In case no Agreement is entered into, the Rights & Duties as prescribed under Schedule I to the LLP Act shall be applicable. It is possible to amend the LLP Agreement but every change made in the said agreement must be intimated to the Registrar of Companies.
Advantages of LLP Formation
- Renowned and accepted form of Business worldwide in comparison to Company
- Low Cost of Formation
- Easy to Establish
- Easy to Manage & Run
- No Requirement of any Minimum Capital Contribution
- No Restrictions as to maximum number of Partners
- LLP & its Partners are distinct from each other
- Partners are not liable for Act of Partners
- Less Compliance Level
- No Exposure to Personal Assets of the Partners except in case of Fraud
- Less Requirement as to maintenance of Statutory Records
- Less Government Intervention
Partnership is defined as a relation between two or more persons who have agreed to share the profits of a business carried on by all of them or any of them acting for all. The owners of a partnership business are individually known as the partners and collectively as a a firm. Its main features are:-
- A Partnership is easy to form as no cumbersome legal formalities are involved. Its registration is also not essential. However, if the firm is not registered, it will be deprived of certain Legal Benefits. The Registrar of Firms is responsible for registering Partnership Firms.
- The Minimum number of Partners must be two, while the Maximum number can be 10 in case of Banking Business and 20 in all other types of Business.
- The Firm has no Separate Legal Existence of its own i.e., the Firm and the Partners are one and the same in the Eyes of Law.
- In the absence of any Agreement to the Contrary, all Partners have a Right to participate in the Activities of the Business.
- Ownership of Property usually carries with it the Right of Management. Every Partner, therefore, has a Right to Share in the Management of the Business Firm.
- Liability of the Partners is unlimited. Legally, the Partners are said to be jointly and severally liable for the Liabilities of the firm. This means that if the Assets and Property of the Firm is insufficient to meet the Debts of the Firm, the Creditors can recover their Loans from the Personal Property of the Individual Partners.
- Restrictions are there on the Transfer of Interest i.e. none of the Partners can transfer his Interest in the firm to any Person(except to the Existing Partners) without the unanimous consent of all other Partners.
- The Firm has a limited span of life i.e. legally, the Firm must be dissolved on the Retirement, Lunacy, Bankruptcy, or Death of any Partner.

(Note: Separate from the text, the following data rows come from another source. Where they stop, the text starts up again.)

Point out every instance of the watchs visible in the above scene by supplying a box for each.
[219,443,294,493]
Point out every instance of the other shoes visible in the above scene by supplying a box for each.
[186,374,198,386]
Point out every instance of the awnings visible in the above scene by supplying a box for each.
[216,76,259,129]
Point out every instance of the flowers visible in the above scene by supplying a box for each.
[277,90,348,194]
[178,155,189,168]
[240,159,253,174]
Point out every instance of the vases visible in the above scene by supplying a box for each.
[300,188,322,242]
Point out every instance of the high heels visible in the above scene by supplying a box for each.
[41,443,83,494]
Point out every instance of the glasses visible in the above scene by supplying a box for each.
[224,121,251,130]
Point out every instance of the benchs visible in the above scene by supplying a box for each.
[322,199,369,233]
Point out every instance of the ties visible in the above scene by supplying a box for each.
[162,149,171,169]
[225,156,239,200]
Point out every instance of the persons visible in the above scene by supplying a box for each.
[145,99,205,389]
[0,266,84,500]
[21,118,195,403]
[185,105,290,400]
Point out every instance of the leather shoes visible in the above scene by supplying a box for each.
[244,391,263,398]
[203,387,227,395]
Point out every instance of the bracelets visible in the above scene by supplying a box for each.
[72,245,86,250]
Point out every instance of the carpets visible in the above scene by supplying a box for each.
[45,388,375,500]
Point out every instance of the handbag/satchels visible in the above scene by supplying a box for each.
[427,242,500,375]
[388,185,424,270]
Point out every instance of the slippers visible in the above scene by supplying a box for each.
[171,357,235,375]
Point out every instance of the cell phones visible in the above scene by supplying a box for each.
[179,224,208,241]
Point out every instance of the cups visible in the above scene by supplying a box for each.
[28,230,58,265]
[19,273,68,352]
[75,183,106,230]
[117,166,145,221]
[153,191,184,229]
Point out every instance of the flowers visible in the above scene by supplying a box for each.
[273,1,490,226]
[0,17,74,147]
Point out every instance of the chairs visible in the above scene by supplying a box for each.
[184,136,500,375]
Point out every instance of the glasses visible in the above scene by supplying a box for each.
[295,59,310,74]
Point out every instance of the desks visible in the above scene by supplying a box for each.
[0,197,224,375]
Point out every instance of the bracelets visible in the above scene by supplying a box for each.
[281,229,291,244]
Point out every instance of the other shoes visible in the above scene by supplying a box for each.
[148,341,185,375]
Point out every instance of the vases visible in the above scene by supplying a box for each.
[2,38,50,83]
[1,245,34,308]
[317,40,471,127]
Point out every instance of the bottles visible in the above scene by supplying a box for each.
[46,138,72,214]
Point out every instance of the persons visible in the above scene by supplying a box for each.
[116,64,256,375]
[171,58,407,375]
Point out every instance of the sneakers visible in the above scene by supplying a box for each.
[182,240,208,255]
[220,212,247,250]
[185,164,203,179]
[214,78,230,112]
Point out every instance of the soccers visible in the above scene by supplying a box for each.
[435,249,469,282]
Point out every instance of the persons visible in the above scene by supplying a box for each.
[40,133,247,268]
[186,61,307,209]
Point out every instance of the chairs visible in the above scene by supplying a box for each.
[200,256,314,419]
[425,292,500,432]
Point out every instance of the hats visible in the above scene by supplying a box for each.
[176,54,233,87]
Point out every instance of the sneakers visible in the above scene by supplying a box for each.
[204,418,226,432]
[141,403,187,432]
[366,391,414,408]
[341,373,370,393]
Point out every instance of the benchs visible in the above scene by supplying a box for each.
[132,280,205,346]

Sole proprietorships are the most common and simple form of business organization. They are formed by persons who own all or most of the business property and assets. They are 100% responsible for all of the control, liabilities and management of a business. A sole proprietorship, as its name states, has only one owner. The sole proprietorship is merely an extension of its owner: a sole proprietor owns his own business, and no one else owns any part of it.
As the only owner, the sole proprietor has the right to make all the management decisions of the business. In addition, all the profits of the business are his. In return for his complete managerial control and sole ownership of profits, he assumes great liability: he is personally liable for all the obligations of the business. All the debts of the business, including debts on contracts signed only in the name of the business, are his debts. If the assets of the business are insufficient to pay the claims of its creditors, the creditors may require the sole proprietor to pay the claims using his individual non-business assets, such as money from his bank account and the proceeds from the sale of his house. A sole proprietor may lose everything if his business becomes insolvent. Hence, the sole proprietorship is a risky form of business for its owner.
In light of this risk, some people ask why any person would organize a business as a sole proprietorship? There are two reasons. First, the sole proprietorship is formed very easily and inexpensively. A person need merely set up his business to establish a sole proprietorship. No formalities are necessary. He may have a sole proprietorship even though he does not intend to create one. Second, few people consider the business-form decision. They merely begin their businesses. By default then, a person going into business by himself automatically creates a sole proprietorship when he fails to choose another business form. These two reasons explain why the sole proprietorship is the most common form of business in the United States.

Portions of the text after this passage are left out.